*ASSIGNED TASK*. Carry on the conference program for the uncertainty session below, writing what follows its last line.

*TEXT EXCERPT*.

Track 5: Judgment & Decision Making I
Dan Schley (Erasmus University)

5C. Uncertainty

Friday, March 4
2:00pm – 3:30pm EST
Discussant: Philip Fernbach (University of Colorado-Boulder)
MC: Alice Moon (University of Pennsylvania)
Calendar Invite: Add to calendar
Student Coordinator: Donald Gaffney (Vanderbilt University) (donald.r.gaffney@Vanderbilt.Edu)

Competitive Papers

Opportunity Neglect
Authors: Emily Prinsloo (Harvard Business School, Harvard University), Kate Barasz (ESADE Business School, Ramon Llull University), Leslie John (Harvard Business School, Harvard University), Mike Norton (Harvard Business School, Harvard University)
Presenting Author: Emily Prinsloo (Harvard Business School, Harvard University)
Nine preregistered studies (N=2,589) conducted in the field, lab, and online document a tendency to reject opportunities with low probability of success, even when objectively costless and with only upside. Across studies, between 23.0% to 56.4% of participants exhibited opportunity neglect, driven by their feeling of having “nothing to gain.”
Source Memory is More Accurate for Subjective Claims than for Objective Claims
Authors: Daniel J. Mirny (UCLA Anderson School of Management), Stephen A. Spiller (University of California Los Angeles)
Presenting Author: Daniel J. Mirny (UCLA Anderson School of Management)
Source memory, the ability to link a claim to its original source, is an essential aspect of accurate recall, attitude formation, and subsequent decision making. We predict that claim objectivity affects source memory during encoding and accuracy during subsequent recall. Across seven pre-registered experiments (N=3,308) and a variety of consumer environments we investigate the effect of claim objectivity on source memory. We find that source memory is more accurate for subjective opinions than for objective factual statements, indicating that opinions are more likely to be correctly attributed to their sources than are factual statements.
Attributions of Credit, Blame, and Luck Depend on Perceived Nature of Uncertainty
Authors: Craig Fox (UCLA), David Tannenbaum (University of Utah), Gulden Ulkumen (University of Southern California), daniel walters (INSEAD), Carsten Erner (Alexandria, VA)
Presenting Author: Gulden Ulkumen (University of Southern California)

*DATA SHOWN*.
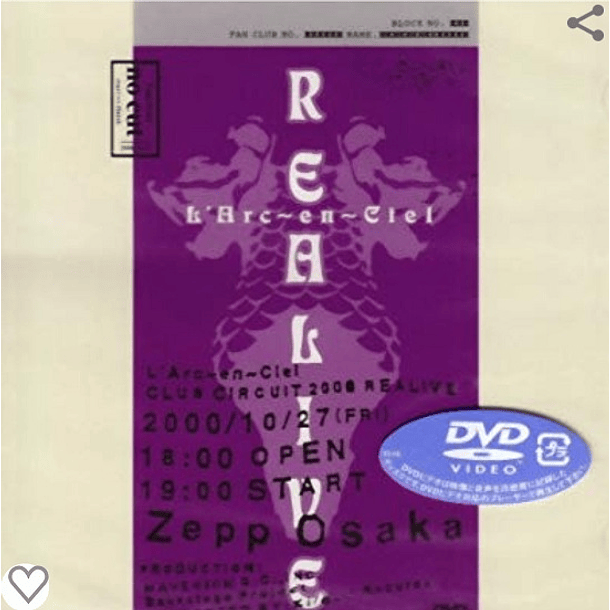 [LIVE DVD] CLUB CIRCUIT 2000 REALIVE -NO CUT-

*RESULT OF THIS EXERCISE*.
People are routinely judged based on the outcomes of their predictions. In this paper we argue that the perceived nature of uncertainty critically influences ascription of credit, blame, and luck to forecasters. In one archival study and five lab studies, we demonstrate that epistemic (knowable) uncertainty is associated with attributions of credit for correct predictions and blame for incorrect predictions, whereas aleatory (random) uncertainty is associated with attributions of good luck for correct predictions and bad luck for incorrect predictions.
When Preference Uncertainty Meets Outcome Uncertainty: Inflated Probability Estimates of Favorable Outcomes
Authors: Xiang Wang (University of Florida), Amin Shiri (Texas A&M University), Chris Janiszewski (University of Florida)
Presenting Author: Xiang Wang (University of Florida)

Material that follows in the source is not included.